PASAJE SELECCIONADO:
::::::::::

Humberto Musacchio
Las multitudes relativas
 

El 7 de mayo se presentó el libro Auditorio Nacional 1952-2002, obra coordinada por María Cristina García Cepeda, directora de ese centro de espectáculos, con textos de Sari Bermúdez, Carlos Monsiváis, Alejandro Rosas, Víctor Jiménez, Cristina Pacheco, Juan Arturo Brennan, Ernesto de la Peña, Alberto Dallal, Emilio Carballido, Fernando Schwartz, Federico Reyes Heroles y Raquel Tibol, más con una cronología preparada por Alejandro Rosas. Con ligeras correcciones, el siguiente texto es el que leyó el autor en esa ocasión.

Si infancia es destino, bautizo es definición. Nacido como Auditorio Municipal, muy pronto se comprendió que el apellido encerraba un inadmisible complejo aldeano, una pequeñez que no cuadraba con la dimensiones del galerón y hubo necesidad de llamarle Nacional para otorgarle a este recinto función y proyección. Habría de ser, desde entonces, uno de los principales altares patrios, templo laico de ejercicios cívicos, laboratorio de historia y escaparate de grandezas reales e inventadas. Sin omitir la importancia de la Unidad Artística y Cultural del Bosque, con su amplia variedad de teatros que integran una de las muchas construcciones simbólicas que Pedro Ramírez Vázquez ha esparcido por la ciudad, lo cierto es que ha sido y es el Auditorio, no la citada Unidad, el punto de referencia que invocamos los capitalinos.

 

En él nos encontramos y nos vivimos colectivamente porque es, para un buen número de habitantes de la urbe, testigo y cómplice de momentos definitorios, señal de lo que somos y lo que deseamos, lo que nos impusieron y lo que rechazamos.

::::::::::

INSTRUCCIONES:
(1) Edite el fragmento del texto sobre el Auditorio Nacional que va de "El 7 de mayo" a "en esa ocasión." y sustituya "coordinada" por "compilada".
(2) Retome el texto sobre el Auditorio Nacional y prosígalo a partir de su última oración.

Datos web de imagen y texto:

::::::::::

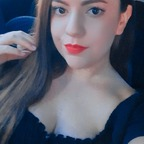 naavidaad OnlyFans Leaked Photos and Videos 

 profile picture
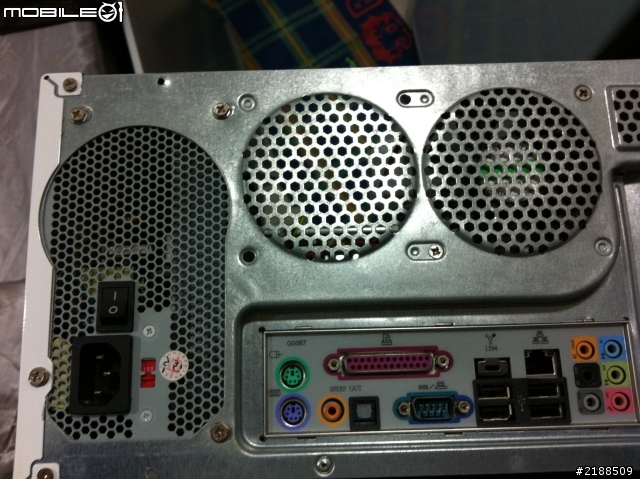 二手電腦請益~｢更新補上照片！！｣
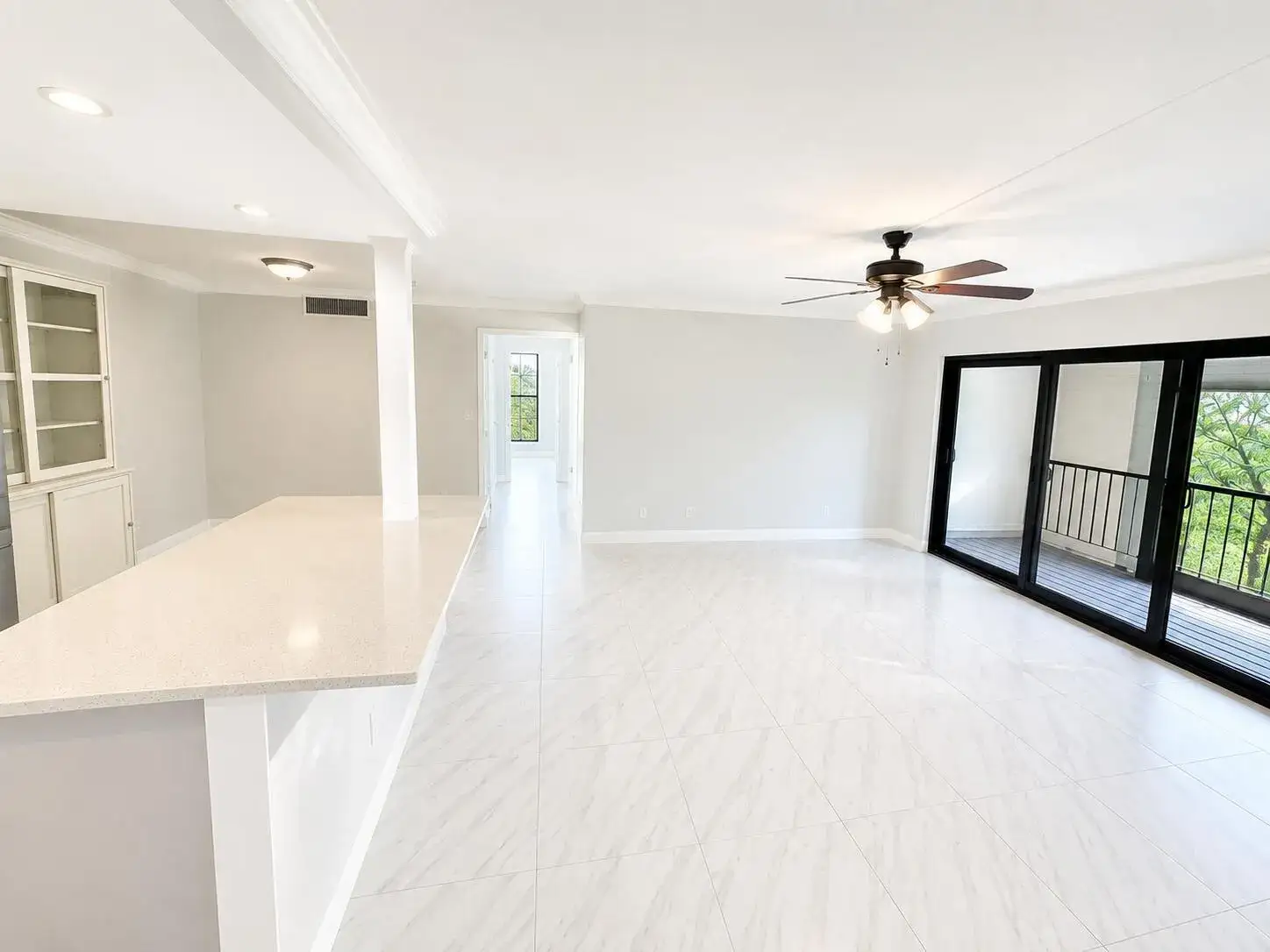 517 DOTTEREL Road # 31B, Delray Beach FL 33444
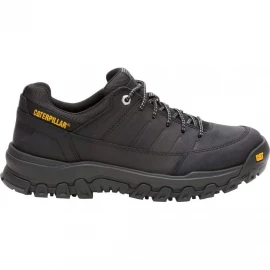 Кросівки Caterpillar Threshold Rebound Low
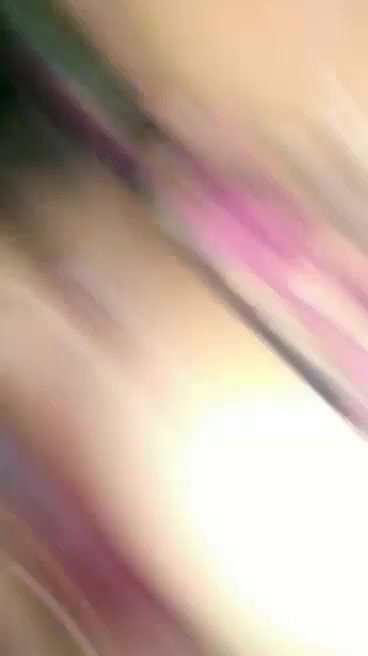 neighbor bhabhi ki chudai village sex scandal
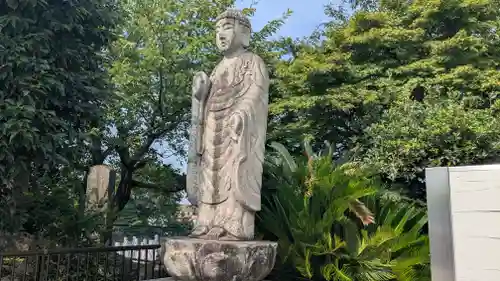 龍福寺(三重県)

::::::::::

RESPUESTAS PROPORCIONADAS:
(1)
El 7 de mayo se presentó el libro Auditorio Nacional 1952-2002, obra compilada por María Cristina García Cepeda, directora de ese centro de espectáculos, con textos de Sari Bermúdez, Carlos Monsiváis, Alejandro Rosas, Víctor Jiménez, Cristina Pacheco, Juan Arturo Brennan, Ernesto de la Peña, Alberto Dallal, Emilio Carballido, Fernando Schwartz, Federico Reyes Heroles y Raquel Tibol, más con una cronología preparada por Alejandro Rosas. Con ligeras correcciones, el siguiente texto es el que leyó el autor en esa ocasión.

(2)
No deja de ser paradójico que el Auditorio, uno de los edificios públicos más feos de la ciudad, un esperpento mussoliniano que expresaba en forma elocuente la idea de grandeza del régimen priista, nos lo legara un sexenio que si algo bueno tuvo fue precisamente el haber propiciado la excelente arquitectura de un Mario Pani en plena madurez, como lo prueban el Conservatorio Nacional, la Normal, la Ciudad Universitaria y los grandes conjuntos multifamiliares,
El Auditorio es sucesor del estadio Nacional, demolido por Alemán para que ahí se levantara el multifamiliar Juárez, a su vez demolido por varios sismos, desde 1957 hasta su final en 1985, como una especie de justicia inmanente contra el presidente de los autohomenajes.
En el estadio Nacional, a tono con el nacionalismo de la hora y los afanes clásicos de Vasconcelos, la polis era espectadora y actora y quienes hoy estaban en la tribuna –obreros, campesinos, niños– mañana podían bajar a la arena en legítimo ejercicio del protagonismo cívico. En el Auditorio no. El pueblo, en plena versión alemanista de la revolución, quedaba reducido al papel de espectador pasivo en una democracia sin voz ni voto. El Estadio Nacional era el escenario de las masas en movimiento; el Auditorio, la hermética cápsula donde no se oyen los ecos de las grandes huelgas obreras de los años cincuenta ni los gritos juveniles y los disparos de los sesenta. El Auditorio es un espacio secuestrado, puesto a salvo de las realidades inconvenientes.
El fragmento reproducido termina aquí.